Le fonti storiche non ci dicono perché i coloni megaresi scelsero un territorio così lontano, ma un rimarchevole indizio ce lo offre il santuario della Malophòros alla Gàggera, una divinità i cui epiteti micenei, Potnia e Anassa usati dagli indigeni, sono gli stessi di quelli attribuiti alla dea presente nel pantheon di Mégara Nisea, madrepatria dei coloni selinuntini. E’ chiaro allora che i Megaresi furono spinti verso queste terre perché sapevano che qui avrebbero trovato una popolazione che praticava il loro stesso culto e quindi a loro familiare.

Tutti questi nessi evidenziano che gli insediamenti coloniali avvennero in luoghi già frequentati o abitati prima dai Micenei e poi dai Siculi ed una ulteriore conferma ce la offre Ortigia, l’isola di Siracusa, dove al di sotto degli edifici di età greca è stato individuato un preesistente centro indigeno.

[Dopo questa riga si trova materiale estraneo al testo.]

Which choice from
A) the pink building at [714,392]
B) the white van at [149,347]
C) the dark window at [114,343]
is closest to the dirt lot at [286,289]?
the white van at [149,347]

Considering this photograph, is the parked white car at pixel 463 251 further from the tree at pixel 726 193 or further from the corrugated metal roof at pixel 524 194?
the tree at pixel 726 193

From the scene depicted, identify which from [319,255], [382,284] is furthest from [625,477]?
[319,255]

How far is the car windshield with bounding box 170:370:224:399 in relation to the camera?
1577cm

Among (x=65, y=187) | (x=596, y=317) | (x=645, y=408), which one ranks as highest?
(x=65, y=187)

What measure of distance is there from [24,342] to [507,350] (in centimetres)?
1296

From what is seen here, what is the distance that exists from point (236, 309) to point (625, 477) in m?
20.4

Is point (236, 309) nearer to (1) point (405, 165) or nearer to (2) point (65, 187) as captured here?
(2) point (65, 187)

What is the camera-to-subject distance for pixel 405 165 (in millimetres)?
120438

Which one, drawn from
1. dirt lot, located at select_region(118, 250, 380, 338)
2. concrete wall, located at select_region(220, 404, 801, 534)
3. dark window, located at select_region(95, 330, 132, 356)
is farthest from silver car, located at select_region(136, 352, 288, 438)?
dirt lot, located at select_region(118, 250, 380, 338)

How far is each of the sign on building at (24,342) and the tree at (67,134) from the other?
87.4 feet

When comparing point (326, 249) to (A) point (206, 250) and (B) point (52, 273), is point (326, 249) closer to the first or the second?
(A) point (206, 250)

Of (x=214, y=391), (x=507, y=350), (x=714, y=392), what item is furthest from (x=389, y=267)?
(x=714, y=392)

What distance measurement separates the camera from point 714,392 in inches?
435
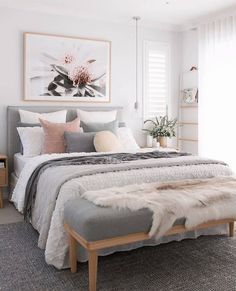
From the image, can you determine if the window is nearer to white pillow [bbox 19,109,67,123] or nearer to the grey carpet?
white pillow [bbox 19,109,67,123]

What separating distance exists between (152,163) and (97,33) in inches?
105

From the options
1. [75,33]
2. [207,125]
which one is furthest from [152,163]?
[75,33]

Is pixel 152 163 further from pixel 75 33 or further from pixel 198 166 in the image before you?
pixel 75 33

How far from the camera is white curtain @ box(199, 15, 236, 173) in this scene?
190 inches

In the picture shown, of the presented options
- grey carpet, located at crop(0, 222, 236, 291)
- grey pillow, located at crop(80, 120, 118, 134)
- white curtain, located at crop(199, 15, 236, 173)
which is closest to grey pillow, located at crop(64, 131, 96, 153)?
grey pillow, located at crop(80, 120, 118, 134)

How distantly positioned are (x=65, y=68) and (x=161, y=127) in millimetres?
1718

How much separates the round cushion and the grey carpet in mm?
1342

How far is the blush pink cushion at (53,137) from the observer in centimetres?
412

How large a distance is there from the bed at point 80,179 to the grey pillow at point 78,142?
1.39 ft

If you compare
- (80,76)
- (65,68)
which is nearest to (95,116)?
(80,76)

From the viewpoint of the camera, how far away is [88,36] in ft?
16.7

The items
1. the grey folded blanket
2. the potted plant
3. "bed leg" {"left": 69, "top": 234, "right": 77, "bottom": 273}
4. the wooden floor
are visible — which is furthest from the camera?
the potted plant

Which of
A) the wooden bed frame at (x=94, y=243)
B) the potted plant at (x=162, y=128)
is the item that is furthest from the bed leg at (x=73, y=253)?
the potted plant at (x=162, y=128)

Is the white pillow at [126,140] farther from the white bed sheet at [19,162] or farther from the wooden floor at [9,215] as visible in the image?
the wooden floor at [9,215]
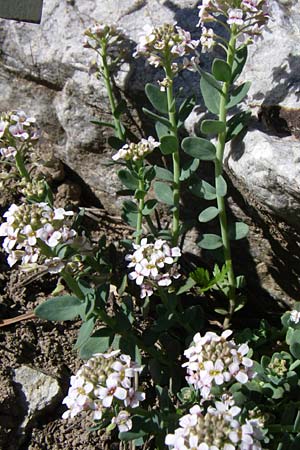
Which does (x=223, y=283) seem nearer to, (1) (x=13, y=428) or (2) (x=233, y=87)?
(2) (x=233, y=87)

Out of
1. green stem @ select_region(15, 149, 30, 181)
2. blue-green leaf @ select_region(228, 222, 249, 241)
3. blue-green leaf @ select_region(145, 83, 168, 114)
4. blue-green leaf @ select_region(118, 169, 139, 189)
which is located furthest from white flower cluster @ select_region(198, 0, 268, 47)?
green stem @ select_region(15, 149, 30, 181)

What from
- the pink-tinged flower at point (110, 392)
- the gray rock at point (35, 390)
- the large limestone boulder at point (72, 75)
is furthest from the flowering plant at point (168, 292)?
the gray rock at point (35, 390)

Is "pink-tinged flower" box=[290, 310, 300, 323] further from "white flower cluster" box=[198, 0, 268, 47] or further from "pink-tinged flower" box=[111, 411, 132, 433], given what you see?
"white flower cluster" box=[198, 0, 268, 47]

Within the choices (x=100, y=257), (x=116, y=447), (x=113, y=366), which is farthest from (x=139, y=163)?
(x=116, y=447)

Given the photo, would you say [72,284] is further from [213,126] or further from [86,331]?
[213,126]

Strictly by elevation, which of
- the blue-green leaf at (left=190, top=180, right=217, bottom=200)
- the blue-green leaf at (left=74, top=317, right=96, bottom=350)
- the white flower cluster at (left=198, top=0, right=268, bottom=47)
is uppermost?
the white flower cluster at (left=198, top=0, right=268, bottom=47)

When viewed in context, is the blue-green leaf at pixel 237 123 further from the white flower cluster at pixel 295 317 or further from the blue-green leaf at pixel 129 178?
the white flower cluster at pixel 295 317
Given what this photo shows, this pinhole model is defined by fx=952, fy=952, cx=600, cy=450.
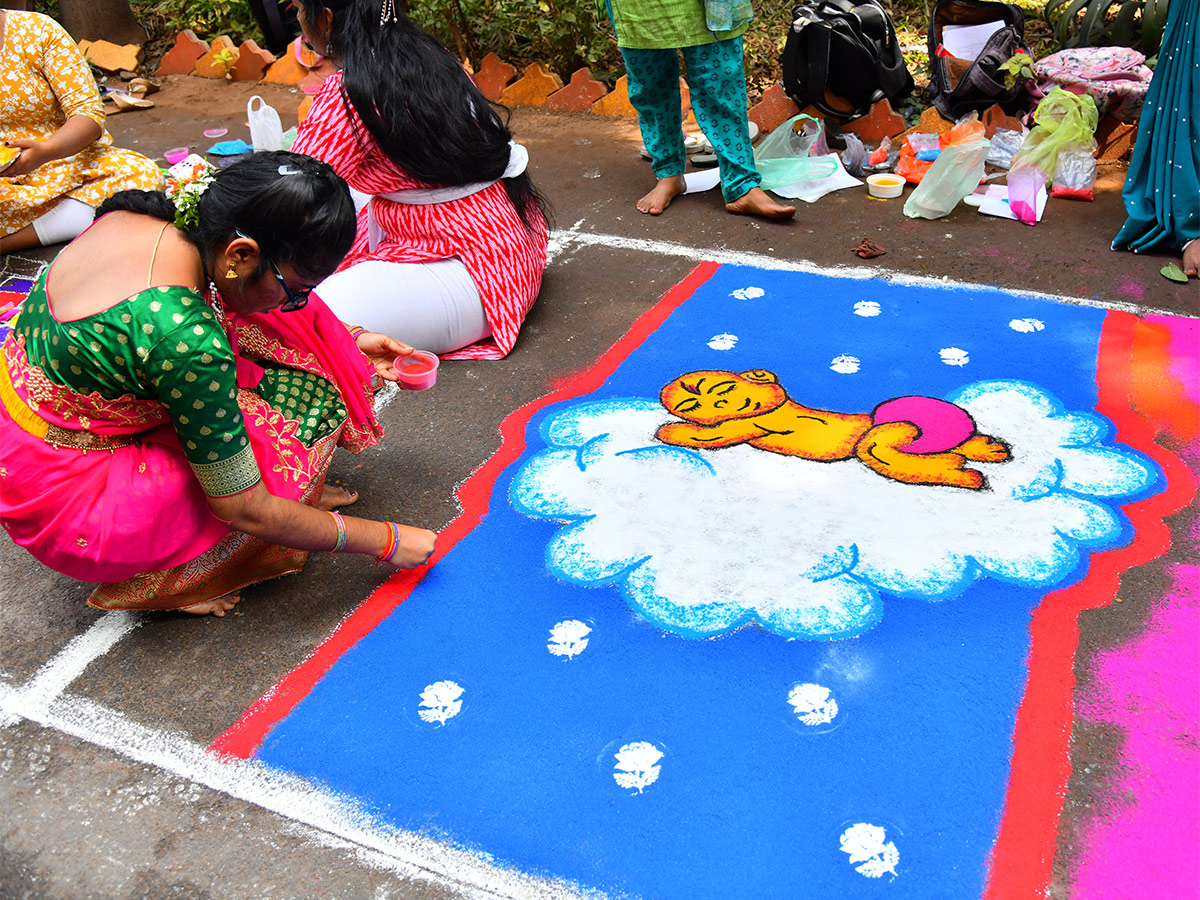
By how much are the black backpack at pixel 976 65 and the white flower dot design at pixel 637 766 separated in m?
3.56

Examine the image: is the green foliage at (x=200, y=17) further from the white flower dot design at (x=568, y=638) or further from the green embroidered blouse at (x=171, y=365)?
the white flower dot design at (x=568, y=638)

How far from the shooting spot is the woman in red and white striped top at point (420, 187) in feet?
8.95

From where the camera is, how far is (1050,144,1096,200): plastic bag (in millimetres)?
3779

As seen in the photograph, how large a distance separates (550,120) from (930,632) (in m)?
4.08

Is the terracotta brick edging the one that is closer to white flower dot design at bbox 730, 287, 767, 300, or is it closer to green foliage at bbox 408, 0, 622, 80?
green foliage at bbox 408, 0, 622, 80

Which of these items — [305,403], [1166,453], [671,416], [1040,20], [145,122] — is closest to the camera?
[305,403]

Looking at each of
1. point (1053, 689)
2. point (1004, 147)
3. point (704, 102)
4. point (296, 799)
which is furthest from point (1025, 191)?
point (296, 799)

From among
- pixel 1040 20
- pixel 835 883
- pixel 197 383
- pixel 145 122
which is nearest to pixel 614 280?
pixel 197 383

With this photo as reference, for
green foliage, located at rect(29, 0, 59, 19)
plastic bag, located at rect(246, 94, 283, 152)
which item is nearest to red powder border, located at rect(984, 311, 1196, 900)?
plastic bag, located at rect(246, 94, 283, 152)

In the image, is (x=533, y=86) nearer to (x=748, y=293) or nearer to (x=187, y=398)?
(x=748, y=293)

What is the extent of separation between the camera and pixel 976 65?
4137mm

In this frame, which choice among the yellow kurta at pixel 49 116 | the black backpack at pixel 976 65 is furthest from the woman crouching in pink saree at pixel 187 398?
the black backpack at pixel 976 65

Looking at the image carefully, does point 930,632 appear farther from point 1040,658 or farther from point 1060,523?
point 1060,523

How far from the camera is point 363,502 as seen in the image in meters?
2.52
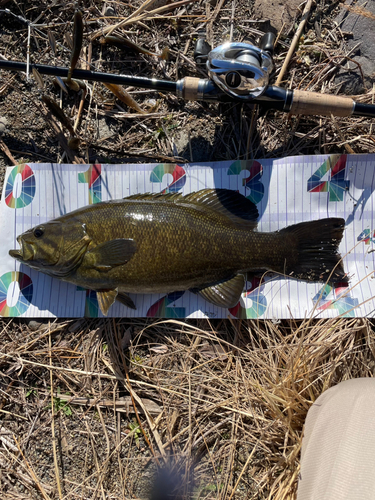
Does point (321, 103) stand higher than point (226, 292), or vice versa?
point (321, 103)

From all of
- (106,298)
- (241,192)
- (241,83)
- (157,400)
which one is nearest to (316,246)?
(241,192)

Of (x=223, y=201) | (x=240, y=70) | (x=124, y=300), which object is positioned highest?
(x=240, y=70)

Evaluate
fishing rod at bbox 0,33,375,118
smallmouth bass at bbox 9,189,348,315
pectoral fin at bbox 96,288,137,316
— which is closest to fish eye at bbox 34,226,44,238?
smallmouth bass at bbox 9,189,348,315

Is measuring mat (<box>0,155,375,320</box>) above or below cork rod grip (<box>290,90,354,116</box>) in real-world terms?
below

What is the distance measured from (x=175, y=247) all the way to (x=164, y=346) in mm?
931

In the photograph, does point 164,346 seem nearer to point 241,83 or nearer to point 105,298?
point 105,298

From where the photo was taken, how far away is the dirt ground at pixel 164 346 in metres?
2.88

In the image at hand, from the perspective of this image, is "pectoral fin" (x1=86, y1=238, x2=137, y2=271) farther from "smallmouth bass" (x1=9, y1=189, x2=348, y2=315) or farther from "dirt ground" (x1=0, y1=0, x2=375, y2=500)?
"dirt ground" (x1=0, y1=0, x2=375, y2=500)

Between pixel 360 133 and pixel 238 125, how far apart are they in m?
1.09

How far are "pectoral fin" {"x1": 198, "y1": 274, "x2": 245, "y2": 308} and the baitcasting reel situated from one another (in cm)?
143

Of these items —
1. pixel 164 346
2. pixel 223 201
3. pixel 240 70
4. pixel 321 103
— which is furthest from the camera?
pixel 164 346

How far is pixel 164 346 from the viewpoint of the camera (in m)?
3.07

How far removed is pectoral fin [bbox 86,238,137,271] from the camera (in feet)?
9.01

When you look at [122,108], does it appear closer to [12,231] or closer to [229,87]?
[229,87]
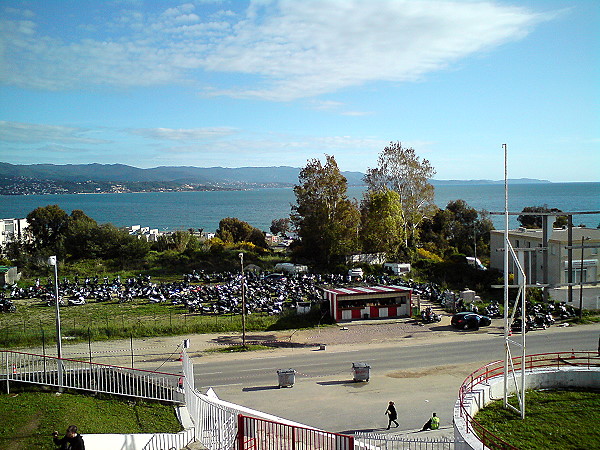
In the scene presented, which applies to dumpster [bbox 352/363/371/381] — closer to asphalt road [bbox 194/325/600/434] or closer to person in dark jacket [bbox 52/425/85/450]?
asphalt road [bbox 194/325/600/434]

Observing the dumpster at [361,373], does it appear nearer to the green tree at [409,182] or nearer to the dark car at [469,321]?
the dark car at [469,321]

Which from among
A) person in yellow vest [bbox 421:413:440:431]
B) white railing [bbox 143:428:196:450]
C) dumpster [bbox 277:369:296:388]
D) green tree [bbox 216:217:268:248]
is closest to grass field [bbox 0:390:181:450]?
white railing [bbox 143:428:196:450]

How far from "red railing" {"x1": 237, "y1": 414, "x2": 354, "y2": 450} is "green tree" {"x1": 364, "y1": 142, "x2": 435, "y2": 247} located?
40.3m

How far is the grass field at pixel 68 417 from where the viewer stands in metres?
10.9

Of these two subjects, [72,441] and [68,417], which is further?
[68,417]

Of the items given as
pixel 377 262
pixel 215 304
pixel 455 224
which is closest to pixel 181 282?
pixel 215 304

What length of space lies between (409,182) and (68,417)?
4324cm

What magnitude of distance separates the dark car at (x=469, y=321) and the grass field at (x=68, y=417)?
64.8 feet

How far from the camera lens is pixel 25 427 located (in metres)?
11.3

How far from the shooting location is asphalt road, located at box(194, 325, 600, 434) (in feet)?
54.5

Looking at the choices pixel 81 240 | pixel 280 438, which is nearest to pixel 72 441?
pixel 280 438

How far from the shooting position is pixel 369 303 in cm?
3192

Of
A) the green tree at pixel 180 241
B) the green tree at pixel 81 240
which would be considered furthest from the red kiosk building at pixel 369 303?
the green tree at pixel 81 240

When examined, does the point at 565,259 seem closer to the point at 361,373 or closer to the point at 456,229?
the point at 361,373
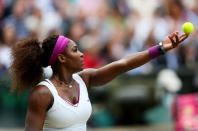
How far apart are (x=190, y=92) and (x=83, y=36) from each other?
89.6 inches

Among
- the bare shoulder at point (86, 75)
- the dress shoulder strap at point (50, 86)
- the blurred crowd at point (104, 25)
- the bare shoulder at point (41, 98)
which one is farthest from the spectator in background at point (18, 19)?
the bare shoulder at point (41, 98)

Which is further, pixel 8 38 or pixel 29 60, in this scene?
pixel 8 38

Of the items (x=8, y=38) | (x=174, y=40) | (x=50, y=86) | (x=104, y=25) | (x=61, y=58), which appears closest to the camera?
(x=50, y=86)

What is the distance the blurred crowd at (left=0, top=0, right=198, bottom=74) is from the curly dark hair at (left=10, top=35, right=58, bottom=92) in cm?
489

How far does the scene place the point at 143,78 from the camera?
8.92 meters

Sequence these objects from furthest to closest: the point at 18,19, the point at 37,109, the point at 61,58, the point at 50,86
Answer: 1. the point at 18,19
2. the point at 61,58
3. the point at 50,86
4. the point at 37,109

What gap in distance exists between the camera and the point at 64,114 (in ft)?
12.1

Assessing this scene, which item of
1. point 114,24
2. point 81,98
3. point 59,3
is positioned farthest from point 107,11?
point 81,98

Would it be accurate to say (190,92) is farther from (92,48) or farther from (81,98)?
(81,98)

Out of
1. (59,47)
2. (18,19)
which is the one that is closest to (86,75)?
(59,47)

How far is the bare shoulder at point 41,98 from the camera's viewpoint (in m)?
→ 3.63

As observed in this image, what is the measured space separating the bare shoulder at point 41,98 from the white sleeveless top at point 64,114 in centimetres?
5

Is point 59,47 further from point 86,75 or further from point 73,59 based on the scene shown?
point 86,75

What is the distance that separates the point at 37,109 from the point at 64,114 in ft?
0.70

Tre frammenti di testi scritti in caratteri maiuscoli paraellenici su reperti fittili ci assicurano che tra i Siculi e i coloni greci intercorse un’affinità linguistica:

  • La prima iscrizione è stata trovata a Centuripe (Enna) su un vaso votivo di terracotta dove si legge: Questo vaso è stato offerto in dono agli dèi e pertanto gli eredi non lo adoperino per il vino.
  • La seconda è stata rinvenuta ad Adrano (Catania) su due tegole con scritta la frase: Le due tegole qui ad Asso sono state offerte da sei anni.
  • La terza è stata ritrovata a Sciri Sottano (Catania) su una stele sepolcrale con l’incisione: Nendas ha edificato a te, Praari, il sepolcro in quel di Burena.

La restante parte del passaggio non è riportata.